DIRECTIONS FOR THIS TASK →
Answer these from the passage on equitable restitution:
(a) Which case, decided in 2006, is cited for the statement that equitable restitution seeks to impose a constructive trust or equitable lien?
(b) Under the Knudson quotation, what must the action seek to do instead of imposing personal liability on the defendant?
(c) Which court decided Calhoon v. Trans World Airlines, Inc., and in what year?

DOCUMENT TEXT →
-----

Knieriem, 434 F.3d at 1061. Equitable restitution seeks to impose “a constructive
trust or equitable lien on ‘particular funds or property in the defendant’s possession.’”
Sereboff v. Mid Atl. Med. Servs., Inc., 547 U.S. 356, 362 (2006) (quoting Knudson,
534 U.S. at 213). Thus, monetary relief in the form of restitution is generally
available only if the action seeks “not to impose personal liability on the defendant,
but to restore to the plaintiff particular funds or property in the defendant’s
possession.” Knudson, 534 U.S. at 214. To determine whether a plaintiff requests
legal or equitable relief, “we ask whether the value of the harm done that forms the
basis for the damages is measured by the loss to the plaintiff or the gain to the
defendant, and whether the money sought is specifically identifiable as belonging in
good conscience to the plaintiff.” Calhoon v. Trans World Airlines, Inc., 400 F.3d
593, 596-97 (8th Cir. 2005) (citations and quotations omitted).

-----

RECORDS SHOWN →
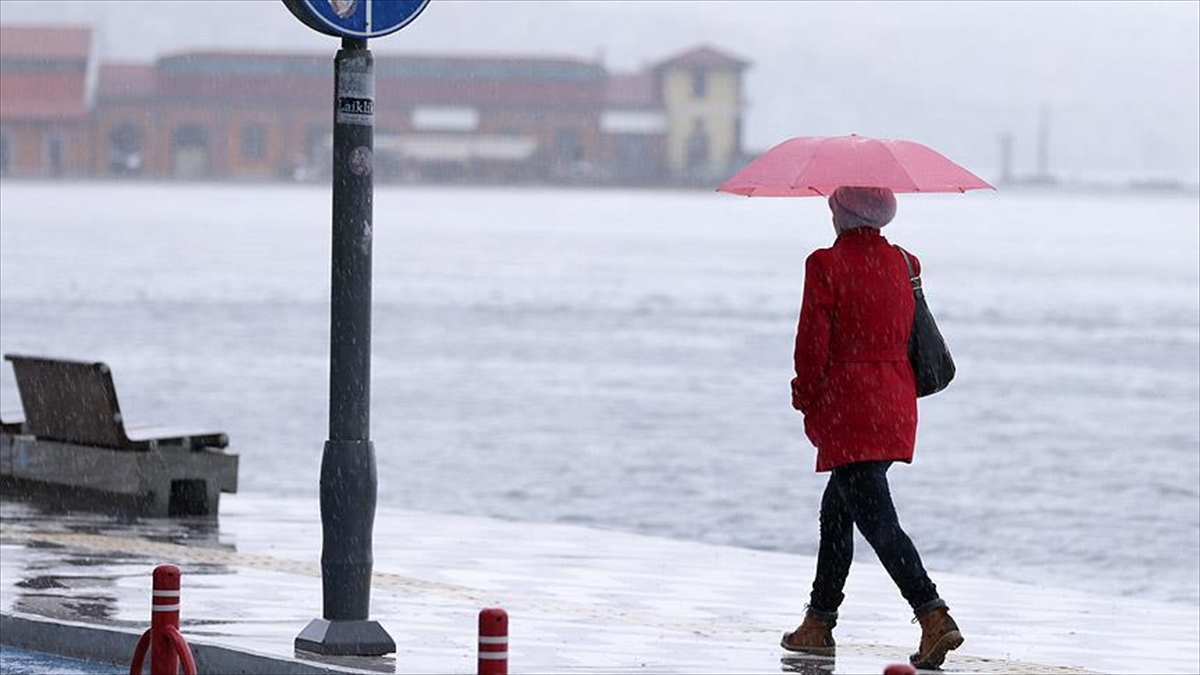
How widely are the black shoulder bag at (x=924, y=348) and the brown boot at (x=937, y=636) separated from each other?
0.79 meters

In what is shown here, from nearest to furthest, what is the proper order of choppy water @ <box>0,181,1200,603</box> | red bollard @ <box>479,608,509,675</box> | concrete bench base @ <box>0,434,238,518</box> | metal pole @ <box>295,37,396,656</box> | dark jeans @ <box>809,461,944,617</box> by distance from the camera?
1. red bollard @ <box>479,608,509,675</box>
2. dark jeans @ <box>809,461,944,617</box>
3. metal pole @ <box>295,37,396,656</box>
4. concrete bench base @ <box>0,434,238,518</box>
5. choppy water @ <box>0,181,1200,603</box>

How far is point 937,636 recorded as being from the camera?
8.57 meters

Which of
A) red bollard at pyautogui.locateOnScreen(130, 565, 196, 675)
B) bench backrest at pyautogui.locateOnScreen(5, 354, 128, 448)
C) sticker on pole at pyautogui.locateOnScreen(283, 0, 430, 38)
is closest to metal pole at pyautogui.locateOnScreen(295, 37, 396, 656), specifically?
sticker on pole at pyautogui.locateOnScreen(283, 0, 430, 38)

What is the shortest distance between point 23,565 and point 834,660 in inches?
169

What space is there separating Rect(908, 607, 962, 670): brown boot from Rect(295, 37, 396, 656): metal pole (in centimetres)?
191

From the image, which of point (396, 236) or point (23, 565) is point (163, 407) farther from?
point (396, 236)

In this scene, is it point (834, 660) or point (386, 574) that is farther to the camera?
point (386, 574)

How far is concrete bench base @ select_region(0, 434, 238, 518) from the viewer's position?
14148 millimetres

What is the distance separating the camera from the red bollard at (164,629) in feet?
22.0

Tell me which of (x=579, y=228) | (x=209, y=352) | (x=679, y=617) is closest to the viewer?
(x=679, y=617)

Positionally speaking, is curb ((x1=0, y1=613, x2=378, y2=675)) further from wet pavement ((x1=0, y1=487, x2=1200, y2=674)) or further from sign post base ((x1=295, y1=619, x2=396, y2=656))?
sign post base ((x1=295, y1=619, x2=396, y2=656))

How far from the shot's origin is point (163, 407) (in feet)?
111

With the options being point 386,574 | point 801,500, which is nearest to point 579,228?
point 801,500

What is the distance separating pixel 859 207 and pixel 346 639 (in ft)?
7.81
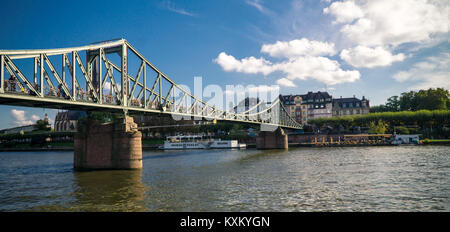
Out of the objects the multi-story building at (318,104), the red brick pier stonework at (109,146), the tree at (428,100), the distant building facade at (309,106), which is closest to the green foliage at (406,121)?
the tree at (428,100)

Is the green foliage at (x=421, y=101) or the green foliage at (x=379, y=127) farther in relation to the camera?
the green foliage at (x=421, y=101)

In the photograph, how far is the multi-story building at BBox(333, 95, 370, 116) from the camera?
452ft

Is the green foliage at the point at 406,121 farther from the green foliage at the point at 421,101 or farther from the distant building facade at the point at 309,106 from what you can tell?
the distant building facade at the point at 309,106

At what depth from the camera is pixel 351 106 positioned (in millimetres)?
139625

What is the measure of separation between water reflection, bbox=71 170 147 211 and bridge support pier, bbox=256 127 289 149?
67.0 m

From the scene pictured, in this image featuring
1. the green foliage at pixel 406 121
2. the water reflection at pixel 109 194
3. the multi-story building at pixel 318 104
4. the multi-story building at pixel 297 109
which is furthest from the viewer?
the multi-story building at pixel 297 109

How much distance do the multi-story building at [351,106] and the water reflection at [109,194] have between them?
426 feet

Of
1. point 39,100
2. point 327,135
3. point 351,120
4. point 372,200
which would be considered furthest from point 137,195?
point 351,120

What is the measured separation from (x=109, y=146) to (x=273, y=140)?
62.6 meters

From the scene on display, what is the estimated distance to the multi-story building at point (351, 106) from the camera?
138 m

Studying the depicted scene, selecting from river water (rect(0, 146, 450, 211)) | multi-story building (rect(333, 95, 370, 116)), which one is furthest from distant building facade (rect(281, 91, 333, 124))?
river water (rect(0, 146, 450, 211))

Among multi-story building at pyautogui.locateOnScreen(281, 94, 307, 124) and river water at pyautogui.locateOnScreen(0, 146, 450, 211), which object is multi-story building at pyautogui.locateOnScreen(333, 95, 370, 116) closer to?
multi-story building at pyautogui.locateOnScreen(281, 94, 307, 124)
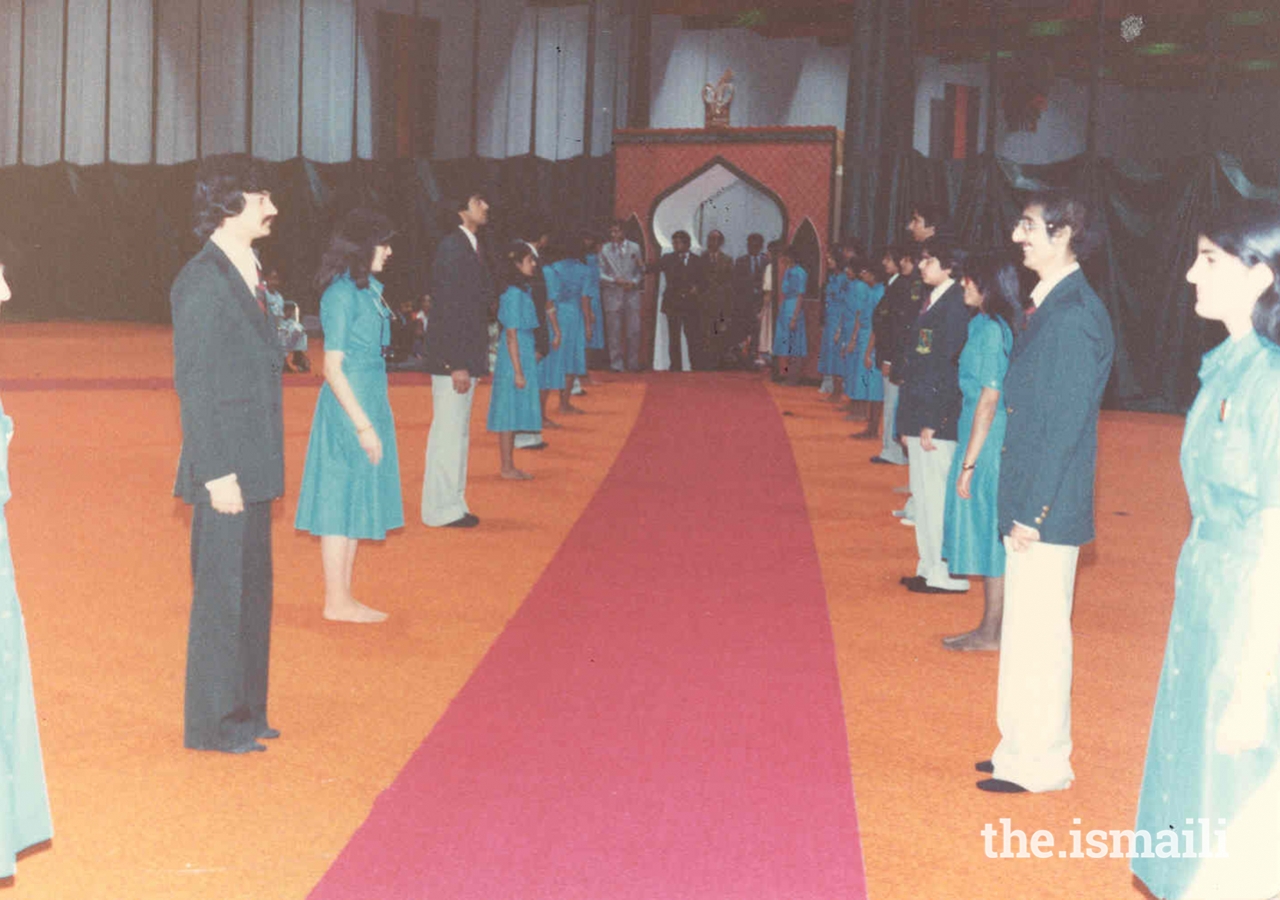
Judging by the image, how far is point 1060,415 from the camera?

-----

RESULT →
(a) Sereboff v. Mid Atl. Med. Servs., Inc., 547 U.S. 356, 362 (2006).
(b) Restore to the plaintiff particular funds or property in the defendant's possession.
(c) The 8th Circuit, in 2005.